**TASK REQUIREMENTS**
1. In the New Year's Day text below, why do people in Vancouver go for a walk on New Year's Day even in foul weather? Answer in one to three sentences.
2. Reproduce the New Year's Day text below word for word, starting at "In Vancouver, we" and ending at "chill with passers-by.".

In Vancouver, we have a tradition of going for a walk on New Year’s Day, no matter how foul the weather, if only to prove to Other Canadians that the thing is possible. 2022 too, despite its being an extremely low-expectations year. And it wasn’t the worst New Year’s Day beachwalk ever, so maybe it won’t be the worst year ever. And it leaves me with advice for the world. But first…
The traditional Polar Bear Swim, in which hordes of howling Vancouverites, half hungover and the rest inebriated, charge pell-mell into the hostile waters of English Bay, was Covid-scotched like so much else good in life. But that didn’t deter everyone; here and there an espontáneo shed their garments and made made a singleton splash. There was a bored burly bearded lifeguard not getting in the way, happy to chill with passers-by.
Hmmm, do those clouds look… a little weird? Yes, and not just a little. I don’t think there was a temporal vortex behind that mountain waiting to vomit city-eating chthonic lifeforms over its peak, but if I were a production designer for a city-eating-chthonic-lifeforms movie, that’s how I’d fill in the clouds behind whatever mountain they were lurking behind.

**THE DATA**
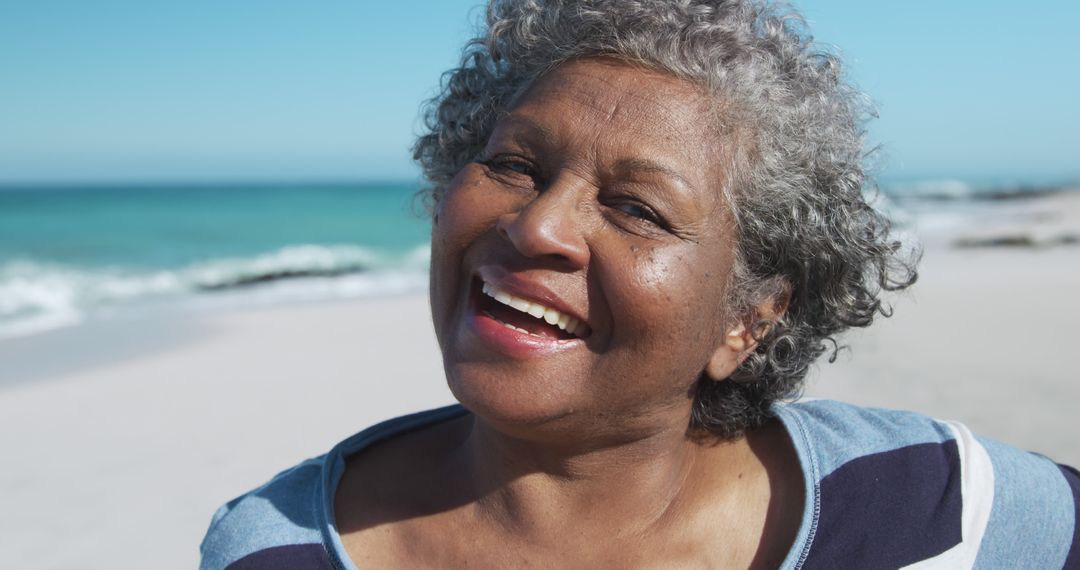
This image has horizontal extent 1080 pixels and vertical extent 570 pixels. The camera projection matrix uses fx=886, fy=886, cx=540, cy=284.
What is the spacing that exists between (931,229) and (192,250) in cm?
2118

**ANSWER LIST**
1. They walk on New Year's Day however foul the weather, if only to prove to Other Canadians that it can be done.

2.
In Vancouver, we have a tradition of going for a walk on New Year’s Day, no matter how foul the weather, if only to prove to Other Canadians that the thing is possible. 2022 too, despite its being an extremely low-expectations year. And it wasn’t the worst New Year’s Day beachwalk ever, so maybe it won’t be the worst year ever. And it leaves me with advice for the world. But first…
The traditional Polar Bear Swim, in which hordes of howling Vancouverites, half hungover and the rest inebriated, charge pell-mell into the hostile waters of English Bay, was Covid-scotched like so much else good in life. But that didn’t deter everyone; here and there an espontáneo shed their garments and made made a singleton splash. There was a bored burly bearded lifeguard not getting in the way, happy to chill with passers-by.